BACKGROUND & AIMS: We report on an association study between a tetranucleotide repeat polymorphism in the GABR beta1 gene and manic-depressive illness in a Spanish population. This gene may be an important candidate for bipolar affective disorders since severe GABergic alterations have been described in patients. Although our results do not reveal a clear evidence for association between manic-depressive illness and GABR beta1, we have found significant differences between patients and controls in the female subpopulation.

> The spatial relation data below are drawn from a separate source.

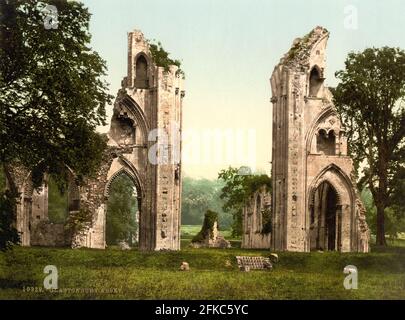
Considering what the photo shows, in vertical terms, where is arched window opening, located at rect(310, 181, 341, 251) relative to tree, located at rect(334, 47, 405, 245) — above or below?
below

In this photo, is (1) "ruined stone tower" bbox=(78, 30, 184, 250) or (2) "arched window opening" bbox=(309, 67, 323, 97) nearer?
(1) "ruined stone tower" bbox=(78, 30, 184, 250)

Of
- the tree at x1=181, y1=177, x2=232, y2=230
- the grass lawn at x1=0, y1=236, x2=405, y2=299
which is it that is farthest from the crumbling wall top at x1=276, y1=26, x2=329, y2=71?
the tree at x1=181, y1=177, x2=232, y2=230

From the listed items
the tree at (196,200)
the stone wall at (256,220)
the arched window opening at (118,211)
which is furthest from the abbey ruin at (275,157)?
the tree at (196,200)

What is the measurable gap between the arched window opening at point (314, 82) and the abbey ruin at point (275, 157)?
44mm

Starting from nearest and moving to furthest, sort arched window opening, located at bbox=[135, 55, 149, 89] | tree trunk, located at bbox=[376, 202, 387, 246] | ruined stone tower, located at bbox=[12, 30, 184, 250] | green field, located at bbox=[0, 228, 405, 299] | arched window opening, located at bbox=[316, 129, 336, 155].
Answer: green field, located at bbox=[0, 228, 405, 299], ruined stone tower, located at bbox=[12, 30, 184, 250], arched window opening, located at bbox=[316, 129, 336, 155], arched window opening, located at bbox=[135, 55, 149, 89], tree trunk, located at bbox=[376, 202, 387, 246]

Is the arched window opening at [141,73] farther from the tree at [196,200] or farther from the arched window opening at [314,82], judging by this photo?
the tree at [196,200]

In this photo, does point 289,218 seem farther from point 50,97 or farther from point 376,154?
point 50,97

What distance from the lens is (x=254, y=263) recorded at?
2942 centimetres

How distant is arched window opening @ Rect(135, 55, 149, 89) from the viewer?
38.2 m

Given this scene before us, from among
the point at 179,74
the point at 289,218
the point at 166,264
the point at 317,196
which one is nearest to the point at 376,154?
the point at 317,196

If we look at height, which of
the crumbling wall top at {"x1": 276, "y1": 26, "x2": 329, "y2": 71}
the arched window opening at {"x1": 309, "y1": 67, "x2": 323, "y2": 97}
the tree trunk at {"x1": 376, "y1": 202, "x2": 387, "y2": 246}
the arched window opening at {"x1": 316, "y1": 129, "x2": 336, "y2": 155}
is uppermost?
the crumbling wall top at {"x1": 276, "y1": 26, "x2": 329, "y2": 71}

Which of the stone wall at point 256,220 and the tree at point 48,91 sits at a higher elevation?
the tree at point 48,91

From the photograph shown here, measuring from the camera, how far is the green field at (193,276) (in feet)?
70.6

背景与目标： 我们报告了GABR beta1基因中的四核苷酸重复多态性与西班牙人群的躁狂抑郁症之间的关联研究。该基因可能是双相情感障碍的重要候选者，因为已在患者中描述了严重的GAB能改变。尽管我们的结果并未显示出躁狂抑郁症与GABR beta1之间存在关联的明确证据，但我们发现女性亚人群中的患者与对照组之间存在显着差异。

BACKGROUND & AIMS: PURPOSE:A phase II trial of Photofrin-mediated i.p. photodynamic therapy shown in a previous report limited efficacy and significant acute, but not chronic, toxicity. A secondary aim of this trial and the subject of this report is to determine Photofrin uptake in tumor and normal tissues. EXPERIMENTAL DESIGN:Patients received Photofrin, 2.5 mg/kg, i.v., 48 hours before debulking surgery. Photofrin uptake was measured by spectroflurometric analysis of drug extracted from tumor and normal tissues removed at surgery. Differences in drug uptake among these tissues were statistically considered using mixed-effects models. RESULTS:Photofrin concentration was measured in 301 samples collected from 58 of 100 patients enrolled on the trial. In normal tissues, drug uptake significantly (P<0.0001) differed as a function of seven different tissue types. In the toxicity-limiting tissue of intestine, the model-based mean (SE) Photofrin level was 2.70 ng/mg (0.32 ng/mg) and 3.42 ng/mg (0.24 ng/mg) in full-thickness large and small intestine, respectively. In tumors, drug uptake significantly (P=0.0015) differed as a function of patient cohort: model-based mean Photofrin level was 3.32 to 5.31 ng/mg among patients with ovarian, gastric, or small bowel cancer; 2.09 to 2.45 ng/mg among patients with sarcoma and appendiceal or colon cancer; and 0.93 ng/mg in patients with pseudomyxoma. Ovarian, gastric, and small bowel cancers showed significantly higher Photofrin uptake than full-thickness large and/or small intestine. However, the ratio of mean drug level in tumor versus intestine was modest (

BACKGROUND & AIMS: :Passive immunity against gastrointestinal infections has recently been successfully applied as prophylaxis and therapy in patients in a variety of virally and bacterially induced infections. Campylobacter jejuni is frequently associated with acute diarrhoea in humans, and several species of animals have been shown to transmit the disease, although birds have been implicated as the main source of infection. We used bovine and chicken immunoglobulin preparations from the milk and eggs, respectively, of immunized animals for prophylactic and therapeutic treatment of chickens infected with C. jejuni. A marked prophylactic effect (a >99% decrease in the number of bacteria) was noted using either antibody preparation, whereas the therapeutic efficacy, i.e. when antibodies were given after the infection was established, was distinctly lower (80-95%) as judged by faecal bacterial counts. These observations may serve as a starting point for experiments aimed at elimination of the infection in an industrial or farm setting. It may also encourage future attempts to treat, prophylactically or therapeutically, patients with Campylobacter-induced diarrhoea.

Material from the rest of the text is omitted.